### Exercise objective
Each line of the entries, from the first to the line containing "Researchers studied gravitational-wave", is to be transcribed exactly as it stands; include no other lines.

Stored data entries:
┌──
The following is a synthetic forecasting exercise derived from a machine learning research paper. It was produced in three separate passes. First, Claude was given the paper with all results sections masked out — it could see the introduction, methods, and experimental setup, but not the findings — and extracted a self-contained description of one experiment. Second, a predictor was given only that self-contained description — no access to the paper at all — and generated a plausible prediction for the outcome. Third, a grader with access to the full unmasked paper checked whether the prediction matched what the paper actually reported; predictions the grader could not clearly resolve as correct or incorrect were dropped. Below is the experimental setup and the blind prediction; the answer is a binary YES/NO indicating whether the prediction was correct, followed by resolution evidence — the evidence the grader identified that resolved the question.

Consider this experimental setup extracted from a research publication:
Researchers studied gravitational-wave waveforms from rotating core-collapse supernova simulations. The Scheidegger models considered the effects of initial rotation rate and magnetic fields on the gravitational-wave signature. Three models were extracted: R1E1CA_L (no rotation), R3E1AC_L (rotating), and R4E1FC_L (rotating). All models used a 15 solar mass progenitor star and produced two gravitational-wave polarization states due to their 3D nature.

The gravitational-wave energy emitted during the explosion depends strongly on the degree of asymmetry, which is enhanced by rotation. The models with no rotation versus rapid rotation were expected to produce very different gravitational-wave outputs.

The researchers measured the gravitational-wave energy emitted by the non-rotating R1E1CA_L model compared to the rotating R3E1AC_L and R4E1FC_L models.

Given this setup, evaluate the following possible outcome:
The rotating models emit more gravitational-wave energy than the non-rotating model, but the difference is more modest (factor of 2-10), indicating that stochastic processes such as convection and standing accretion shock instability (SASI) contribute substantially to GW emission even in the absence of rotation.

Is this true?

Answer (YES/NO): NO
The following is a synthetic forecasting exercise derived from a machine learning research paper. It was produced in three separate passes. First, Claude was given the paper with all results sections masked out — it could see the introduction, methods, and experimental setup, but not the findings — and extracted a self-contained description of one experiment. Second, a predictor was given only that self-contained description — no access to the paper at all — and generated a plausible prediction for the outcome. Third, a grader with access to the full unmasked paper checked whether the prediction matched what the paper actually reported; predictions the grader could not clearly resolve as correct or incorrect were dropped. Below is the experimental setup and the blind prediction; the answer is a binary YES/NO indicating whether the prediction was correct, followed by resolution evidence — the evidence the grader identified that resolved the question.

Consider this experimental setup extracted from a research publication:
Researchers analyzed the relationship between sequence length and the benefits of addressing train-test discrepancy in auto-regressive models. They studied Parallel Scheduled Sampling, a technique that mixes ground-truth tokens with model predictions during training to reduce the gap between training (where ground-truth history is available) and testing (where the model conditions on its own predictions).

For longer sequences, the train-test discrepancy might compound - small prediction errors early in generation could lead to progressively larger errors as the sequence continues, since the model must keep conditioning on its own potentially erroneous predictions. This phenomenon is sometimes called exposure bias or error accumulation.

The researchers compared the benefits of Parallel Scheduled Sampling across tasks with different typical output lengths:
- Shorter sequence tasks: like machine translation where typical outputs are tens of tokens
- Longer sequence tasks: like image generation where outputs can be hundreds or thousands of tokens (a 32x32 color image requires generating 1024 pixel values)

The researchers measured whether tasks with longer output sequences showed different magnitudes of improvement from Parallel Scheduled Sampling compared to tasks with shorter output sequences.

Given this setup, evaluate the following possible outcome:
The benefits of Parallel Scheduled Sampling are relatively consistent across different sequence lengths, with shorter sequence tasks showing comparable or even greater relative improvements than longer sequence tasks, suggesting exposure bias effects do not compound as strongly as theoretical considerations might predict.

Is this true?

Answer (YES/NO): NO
└──
### Expected output
The following is a synthetic forecasting exercise derived from a machine learning research paper. It was produced in three separate passes. First, Claude was given the paper with all results sections masked out — it could see the introduction, methods, and experimental setup, but not the findings — and extracted a self-contained description of one experiment. Second, a predictor was given only that self-contained description — no access to the paper at all — and generated a plausible prediction for the outcome. Third, a grader with access to the full unmasked paper checked whether the prediction matched what the paper actually reported; predictions the grader could not clearly resolve as correct or incorrect were dropped. Below is the experimental setup and the blind prediction; the answer is a binary YES/NO indicating whether the prediction was correct, followed by resolution evidence — the evidence the grader identified that resolved the question.

Consider this experimental setup extracted from a research publication:
Researchers studied gravitational-wave waveforms from rotating core-collapse supernova simulations. The Scheidegger models considered the effects of initial rotation rate and magnetic fields on the gravitational-wave signature. Three models were extracted: R1E1CA_L (no rotation), R3E1AC_L (rotating), and R4E1FC_L (rotating). All models used a 15 solar mass progenitor star and produced two gravitational-wave polarization states due to their 3D nature.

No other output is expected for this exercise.